Based on the present paper’s findings, the efficiency of the YRPS can be improved through the following approaches: (1) Accelerate the planning and construction of consolidation and distribution systems along the Yangtze River, including upgrading multimodal transport infrastructures, increasing the number of river-crossing tunnels and bridges, optimizing the locations of dry ports, and improving the informatization level of inland navigation. (2) Drawing on the experience of the “Yangtze River Strategy”Footnote 7 of the Shanghai International Port (Group) Co., Ltd., encourage more large-size port operators, shipping companies, and cargo owners to conduct cross-regional mergers, acquisitions, or informal strategic partnerships of port and shipping enterprises along the river, with capital, technology, and management as the links. Strive to extend port services functions and improve the management and capabilities of terminal operators in the upper and middle Yangtze River. (3) Actively promote the integration of ports along the Yangtze River and establish a more stringent riverbank line development.
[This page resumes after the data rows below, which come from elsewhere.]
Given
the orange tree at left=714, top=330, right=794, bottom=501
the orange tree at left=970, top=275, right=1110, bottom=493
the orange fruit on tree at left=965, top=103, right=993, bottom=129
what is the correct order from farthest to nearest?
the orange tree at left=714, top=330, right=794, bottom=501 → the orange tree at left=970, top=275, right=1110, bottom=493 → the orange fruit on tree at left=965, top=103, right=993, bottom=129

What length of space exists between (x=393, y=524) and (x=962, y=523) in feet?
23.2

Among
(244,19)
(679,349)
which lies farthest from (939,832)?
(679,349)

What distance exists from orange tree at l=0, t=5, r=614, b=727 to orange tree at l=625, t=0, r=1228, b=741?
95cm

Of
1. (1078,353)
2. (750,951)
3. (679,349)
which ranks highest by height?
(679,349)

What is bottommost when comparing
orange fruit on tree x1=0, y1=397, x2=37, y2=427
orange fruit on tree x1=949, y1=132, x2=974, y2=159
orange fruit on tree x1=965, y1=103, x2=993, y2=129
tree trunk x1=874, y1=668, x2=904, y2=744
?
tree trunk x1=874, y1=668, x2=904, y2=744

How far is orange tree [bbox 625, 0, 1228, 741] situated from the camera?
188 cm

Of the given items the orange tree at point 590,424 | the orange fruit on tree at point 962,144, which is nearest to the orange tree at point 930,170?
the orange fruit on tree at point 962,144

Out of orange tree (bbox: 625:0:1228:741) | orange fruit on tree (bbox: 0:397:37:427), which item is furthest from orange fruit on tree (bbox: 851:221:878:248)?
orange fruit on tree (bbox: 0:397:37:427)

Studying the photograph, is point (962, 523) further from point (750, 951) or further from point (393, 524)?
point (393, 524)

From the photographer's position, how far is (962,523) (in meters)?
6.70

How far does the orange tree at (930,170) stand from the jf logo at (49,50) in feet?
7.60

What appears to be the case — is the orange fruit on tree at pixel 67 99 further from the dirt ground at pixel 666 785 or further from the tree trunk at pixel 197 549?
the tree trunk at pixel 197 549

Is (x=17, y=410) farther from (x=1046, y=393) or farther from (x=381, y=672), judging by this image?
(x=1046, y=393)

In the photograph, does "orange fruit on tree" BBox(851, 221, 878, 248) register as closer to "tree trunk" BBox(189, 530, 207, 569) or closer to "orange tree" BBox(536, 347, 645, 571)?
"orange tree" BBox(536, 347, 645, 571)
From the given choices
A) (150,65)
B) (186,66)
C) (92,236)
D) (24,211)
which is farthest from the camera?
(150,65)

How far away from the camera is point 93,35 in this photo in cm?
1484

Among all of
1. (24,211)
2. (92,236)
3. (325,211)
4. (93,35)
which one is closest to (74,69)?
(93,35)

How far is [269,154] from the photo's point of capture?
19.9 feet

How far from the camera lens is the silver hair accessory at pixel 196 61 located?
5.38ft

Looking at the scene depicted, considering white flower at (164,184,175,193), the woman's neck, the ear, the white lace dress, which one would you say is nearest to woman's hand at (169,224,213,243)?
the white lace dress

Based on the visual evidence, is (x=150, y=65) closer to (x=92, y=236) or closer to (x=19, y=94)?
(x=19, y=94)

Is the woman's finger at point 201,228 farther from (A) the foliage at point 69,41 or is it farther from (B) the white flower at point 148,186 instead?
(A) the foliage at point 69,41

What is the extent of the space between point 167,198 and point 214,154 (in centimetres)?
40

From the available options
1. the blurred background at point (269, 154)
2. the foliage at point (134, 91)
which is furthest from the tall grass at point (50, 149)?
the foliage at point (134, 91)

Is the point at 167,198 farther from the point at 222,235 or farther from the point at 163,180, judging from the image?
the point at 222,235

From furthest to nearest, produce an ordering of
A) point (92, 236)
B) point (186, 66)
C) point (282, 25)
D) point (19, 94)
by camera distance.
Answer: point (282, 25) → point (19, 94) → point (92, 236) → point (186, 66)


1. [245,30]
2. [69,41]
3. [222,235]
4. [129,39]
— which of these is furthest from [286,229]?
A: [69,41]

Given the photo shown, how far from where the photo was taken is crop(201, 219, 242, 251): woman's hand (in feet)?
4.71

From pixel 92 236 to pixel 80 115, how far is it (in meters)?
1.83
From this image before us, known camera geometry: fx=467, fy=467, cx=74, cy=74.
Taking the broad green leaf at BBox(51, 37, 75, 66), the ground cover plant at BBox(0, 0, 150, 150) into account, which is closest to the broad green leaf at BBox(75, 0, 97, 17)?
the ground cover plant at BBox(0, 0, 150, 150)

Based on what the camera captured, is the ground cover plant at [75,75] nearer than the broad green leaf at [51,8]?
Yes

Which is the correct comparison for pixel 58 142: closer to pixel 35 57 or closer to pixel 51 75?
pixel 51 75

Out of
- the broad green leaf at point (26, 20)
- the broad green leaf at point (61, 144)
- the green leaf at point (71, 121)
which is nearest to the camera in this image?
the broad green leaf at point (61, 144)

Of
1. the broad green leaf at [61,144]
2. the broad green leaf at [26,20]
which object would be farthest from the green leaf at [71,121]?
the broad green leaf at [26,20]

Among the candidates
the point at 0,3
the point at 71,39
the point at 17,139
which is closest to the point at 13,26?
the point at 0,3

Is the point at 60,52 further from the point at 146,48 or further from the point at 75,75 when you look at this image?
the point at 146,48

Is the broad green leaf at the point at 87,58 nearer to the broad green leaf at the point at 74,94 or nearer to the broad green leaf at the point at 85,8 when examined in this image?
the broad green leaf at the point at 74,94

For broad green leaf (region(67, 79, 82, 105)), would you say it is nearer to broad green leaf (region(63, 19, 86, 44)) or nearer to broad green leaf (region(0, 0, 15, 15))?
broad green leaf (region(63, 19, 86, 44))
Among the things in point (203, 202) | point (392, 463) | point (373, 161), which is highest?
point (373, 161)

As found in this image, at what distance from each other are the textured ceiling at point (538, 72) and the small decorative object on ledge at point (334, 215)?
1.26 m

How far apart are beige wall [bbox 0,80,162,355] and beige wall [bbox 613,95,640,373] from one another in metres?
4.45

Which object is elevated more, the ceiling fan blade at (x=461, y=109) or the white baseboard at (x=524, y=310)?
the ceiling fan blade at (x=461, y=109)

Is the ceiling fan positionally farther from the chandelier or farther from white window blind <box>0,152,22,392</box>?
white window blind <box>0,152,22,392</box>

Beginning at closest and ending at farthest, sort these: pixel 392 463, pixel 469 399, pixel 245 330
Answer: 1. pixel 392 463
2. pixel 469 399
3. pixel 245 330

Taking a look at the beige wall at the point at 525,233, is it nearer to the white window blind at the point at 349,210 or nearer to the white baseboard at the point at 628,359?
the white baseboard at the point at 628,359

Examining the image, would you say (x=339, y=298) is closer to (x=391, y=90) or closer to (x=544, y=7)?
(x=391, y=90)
Strengthen the joint construction and sharing of infrastructures (for instance, terminals, navigation waterways, anchorages, etc.) and aim at a more intensive utilization of public resources in ports. (4) Optimize the transportation network along the Yangtze River, based on a hub-and-spoke concept, with Shanghai (at the mouth of the Yangtze) as the international hub port; Chongqing (located in the upper reach), Wuhan (located in the middle reach), and Nanjing (located in the lower reach) as regional hub ports; and the remaining river ports as feeder ports. The network should offer frequent services in the upper and middle Yangtze River after transshipment in the regional hub ports, utilizing relatively large vessels to and from Shanghai, thereby strengthening the division (as well as the cooperation) between large, medium, and small ports. Such an approach would fully utilize scale effects, improve transport efficiency, and reduce total costs (including transportation and time costs).

Overall, we hope that the present study has provided insights into the efficiency characteristics of Yangtze River ports, thus aiding both operational and policy decision-making to improve river port efficiency. However, we did not include labor, land, and information among our input indicators, being limited by the difficulty of port data acquisition, something that may have influenced our results. Enriching data sources, conducting efficiency studies from a terminal-scale perspective, identifying the critical factors influencing port efficiency, and exploring the optimization and upgrading paths of port efficiency may be important directions for future research.